§ WORK INSTRUCTIONS: Leave the images out and repeat the data exactly as given.

§ INPUT DATA:
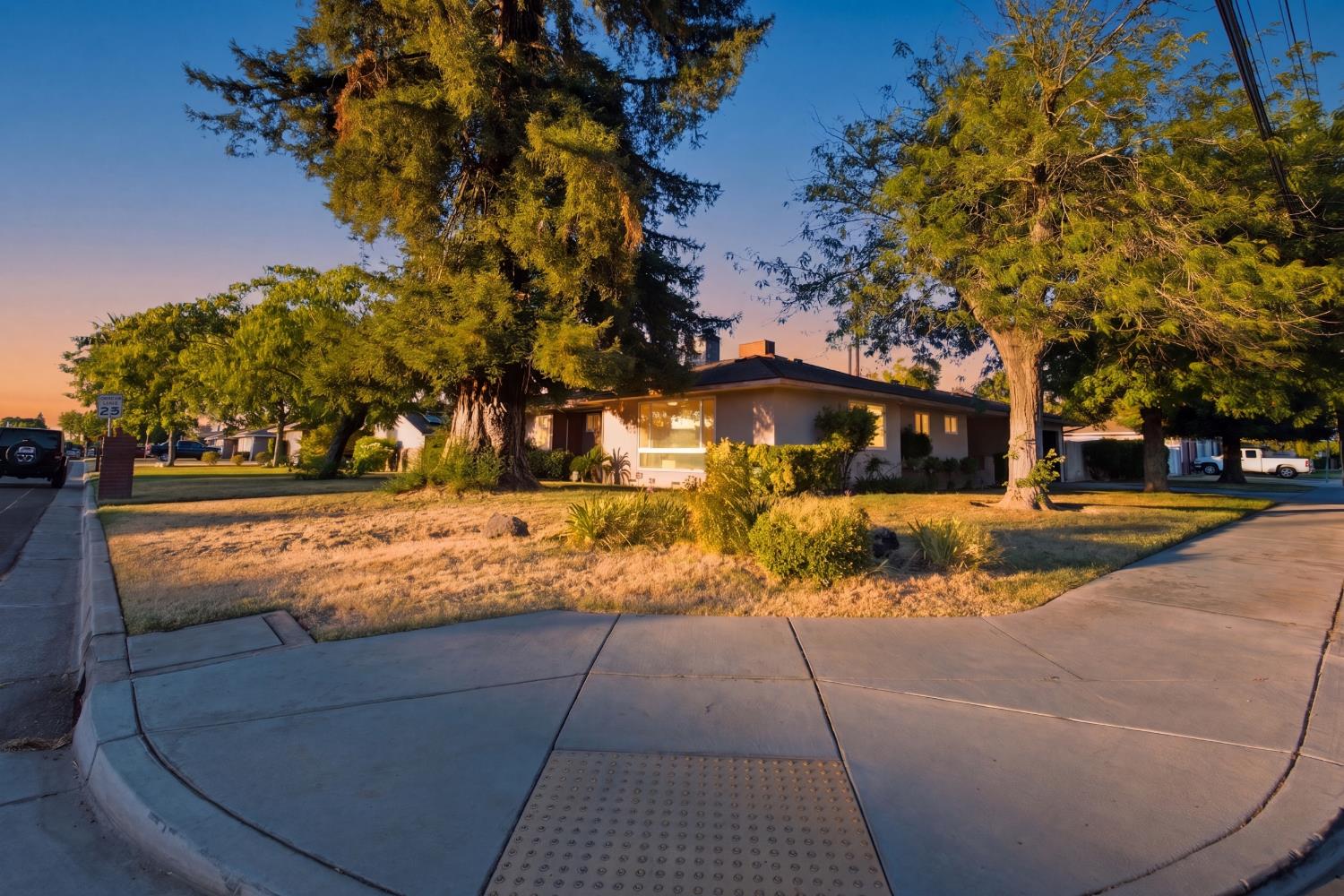 601 Williams Ave, Madera, CA 93637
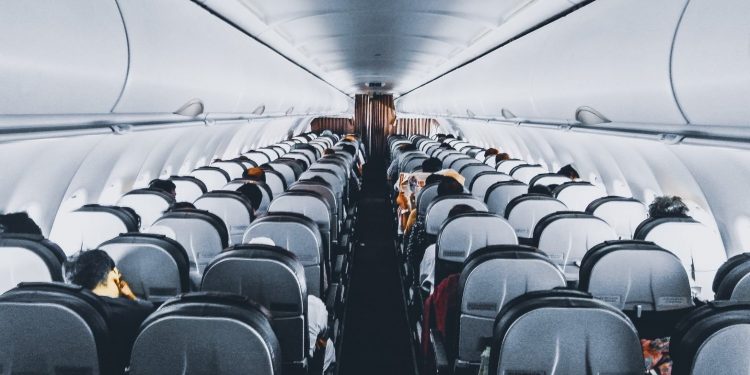 viajar en avión no sube riesgo de trombos a vacunados contra Covid-19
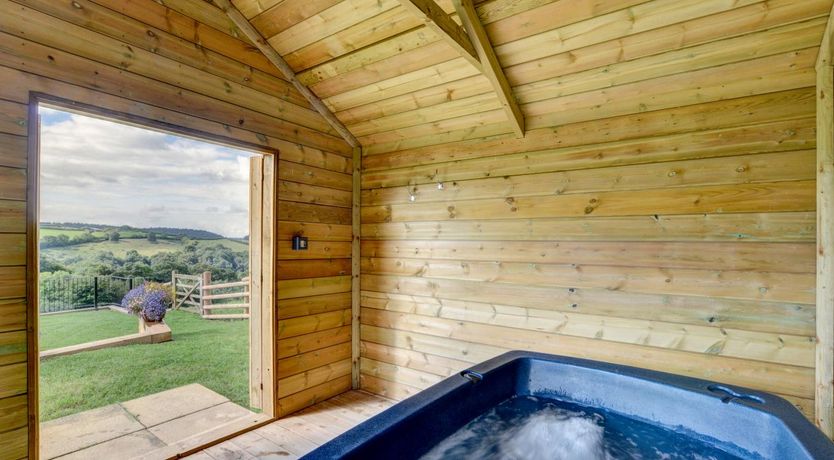 Photo of 1 Bed in Tiverton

§ WRITTEN ANSWER:
 601 Williams Ave, Madera, CA 93637
 viajar en avión no sube riesgo de trombos a vacunados contra Covid-19
 Photo of 1 Bed in Tiverton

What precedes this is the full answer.